Link: https://leetcode.cn/problems/analyze-user-website-visit-pattern/

Question

difficulty: mid
adj diff: 3

You are given two string arrays username and website and an integer array timestamp. All the given arrays are of the same length and the tuple [username[i], website[i], timestamp[i]] indicates that the user username[i] visited the website website[i] at time timestamp[i].

A pattern is a list of three websites (not necessarily distinct).

    For example, ["home", "away", "love"], ["leetcode", "love", "leetcode"], and ["luffy", "luffy", "luffy"] are all patterns.

The score of a pattern is the number of users that visited all the websites in the pattern in the same order they appeared in the pattern.

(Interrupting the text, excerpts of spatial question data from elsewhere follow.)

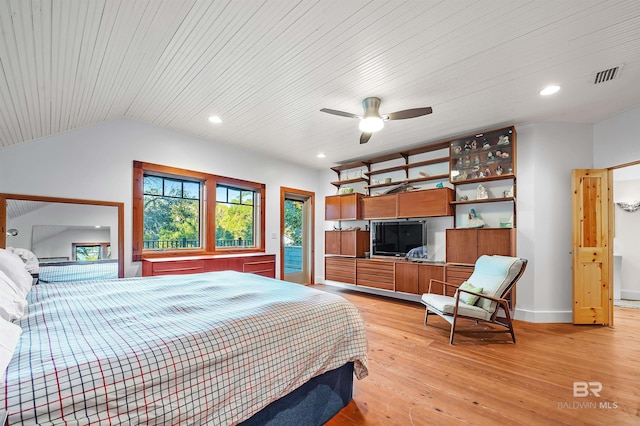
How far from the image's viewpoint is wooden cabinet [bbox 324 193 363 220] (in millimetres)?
5383

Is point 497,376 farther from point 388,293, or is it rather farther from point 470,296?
point 388,293

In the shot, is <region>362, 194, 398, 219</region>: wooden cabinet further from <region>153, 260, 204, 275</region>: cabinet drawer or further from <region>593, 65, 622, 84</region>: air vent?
<region>153, 260, 204, 275</region>: cabinet drawer

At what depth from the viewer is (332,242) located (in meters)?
5.73

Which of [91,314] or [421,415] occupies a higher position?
[91,314]

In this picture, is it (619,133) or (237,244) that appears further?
(237,244)

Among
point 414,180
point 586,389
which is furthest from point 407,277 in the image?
point 586,389

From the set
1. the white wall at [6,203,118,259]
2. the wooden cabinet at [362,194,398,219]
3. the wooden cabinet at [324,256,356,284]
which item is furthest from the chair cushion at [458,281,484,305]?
the white wall at [6,203,118,259]

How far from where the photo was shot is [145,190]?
3.98m

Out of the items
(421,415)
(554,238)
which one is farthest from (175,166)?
(554,238)

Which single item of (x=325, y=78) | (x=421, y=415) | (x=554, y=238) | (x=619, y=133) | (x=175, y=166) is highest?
(x=325, y=78)

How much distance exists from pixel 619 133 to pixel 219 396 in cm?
514

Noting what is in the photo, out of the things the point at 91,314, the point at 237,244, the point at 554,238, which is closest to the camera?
the point at 91,314

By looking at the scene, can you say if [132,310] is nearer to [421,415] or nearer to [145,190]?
[421,415]

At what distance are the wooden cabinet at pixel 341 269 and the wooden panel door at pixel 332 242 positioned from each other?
150 mm
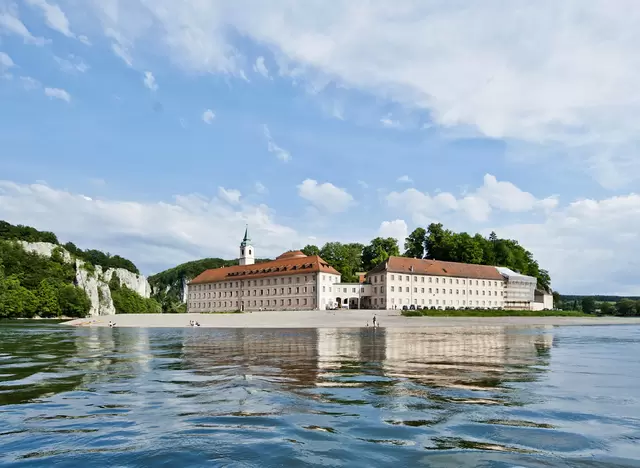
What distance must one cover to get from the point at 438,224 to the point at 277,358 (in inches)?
4928

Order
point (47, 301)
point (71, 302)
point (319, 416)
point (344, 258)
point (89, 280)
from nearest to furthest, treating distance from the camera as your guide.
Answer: point (319, 416)
point (47, 301)
point (71, 302)
point (344, 258)
point (89, 280)

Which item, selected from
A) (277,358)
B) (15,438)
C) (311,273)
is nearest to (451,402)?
(15,438)

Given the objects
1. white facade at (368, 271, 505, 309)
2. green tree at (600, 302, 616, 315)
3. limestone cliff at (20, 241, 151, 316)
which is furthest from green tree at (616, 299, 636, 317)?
limestone cliff at (20, 241, 151, 316)

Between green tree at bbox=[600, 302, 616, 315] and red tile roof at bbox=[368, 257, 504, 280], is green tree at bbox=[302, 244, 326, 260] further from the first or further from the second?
green tree at bbox=[600, 302, 616, 315]

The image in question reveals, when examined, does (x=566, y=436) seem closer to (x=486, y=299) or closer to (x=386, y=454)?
(x=386, y=454)

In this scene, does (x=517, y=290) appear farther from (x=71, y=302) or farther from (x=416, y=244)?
(x=71, y=302)

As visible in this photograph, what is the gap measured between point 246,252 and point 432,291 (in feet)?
198

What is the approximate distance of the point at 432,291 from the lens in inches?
4875

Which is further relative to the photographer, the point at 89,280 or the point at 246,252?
the point at 246,252

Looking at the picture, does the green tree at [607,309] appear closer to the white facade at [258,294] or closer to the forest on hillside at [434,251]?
the forest on hillside at [434,251]

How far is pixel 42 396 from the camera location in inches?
508

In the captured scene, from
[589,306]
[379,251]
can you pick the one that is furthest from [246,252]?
[589,306]

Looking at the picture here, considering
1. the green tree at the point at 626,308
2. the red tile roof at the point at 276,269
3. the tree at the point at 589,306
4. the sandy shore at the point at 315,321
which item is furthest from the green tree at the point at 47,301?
the green tree at the point at 626,308

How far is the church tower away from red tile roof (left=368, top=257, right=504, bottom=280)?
48.2 metres
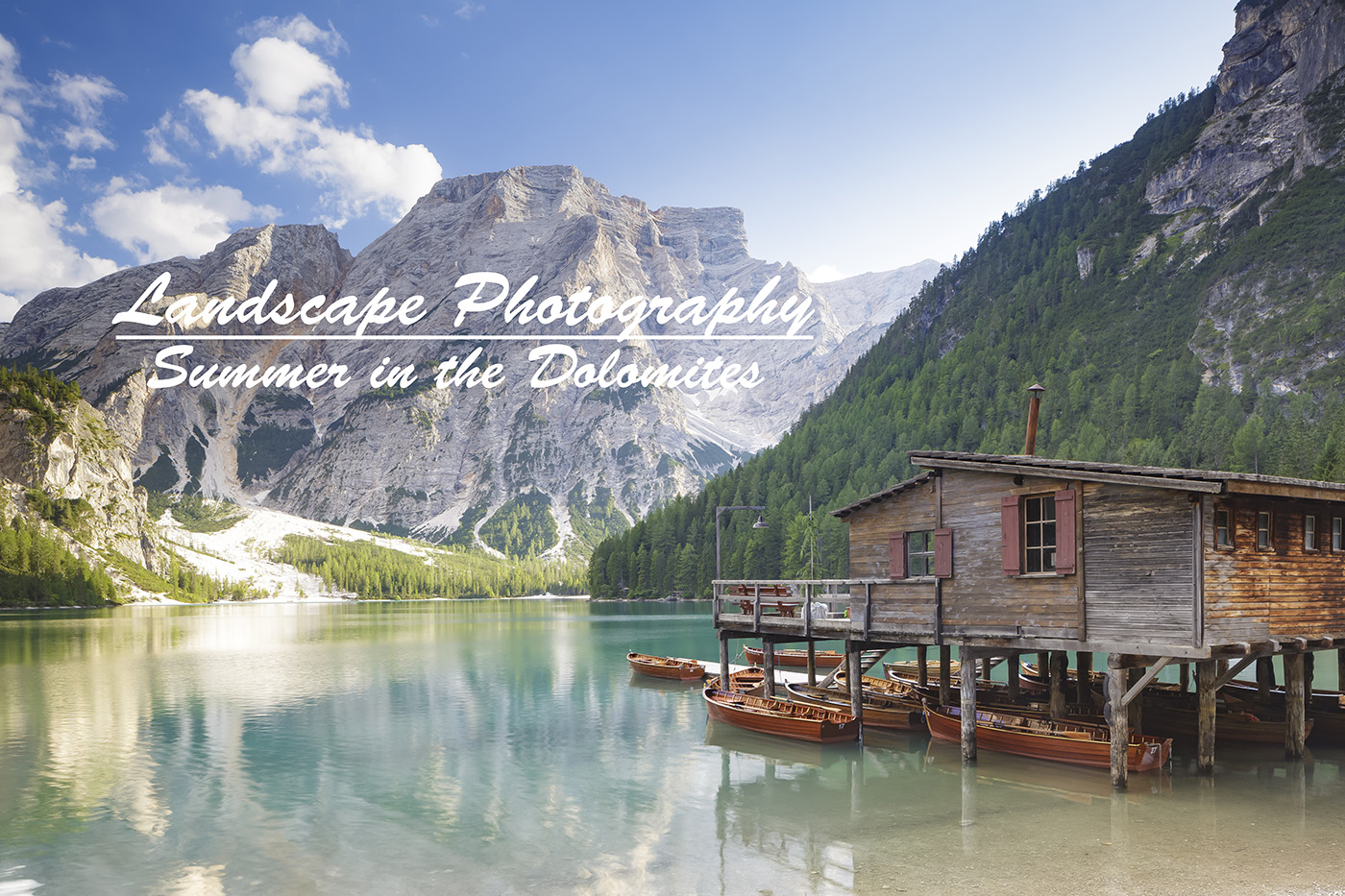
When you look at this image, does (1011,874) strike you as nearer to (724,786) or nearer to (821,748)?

    For example, if the pattern is ["home", "away", "love"], the score is the number of users x such that x visited "home" then visited "away" and visited "love" after that.
    Similarly, if the pattern is ["leetcode", "love", "leetcode"], the score is the number of users x such that x visited "leetcode" then visited "love" and visited "leetcode" one more time after that.
    Also, if the pattern is ["luffy", "luffy", "luffy"], the score is the number of users x such that x visited "luffy" three different times at different timestamps.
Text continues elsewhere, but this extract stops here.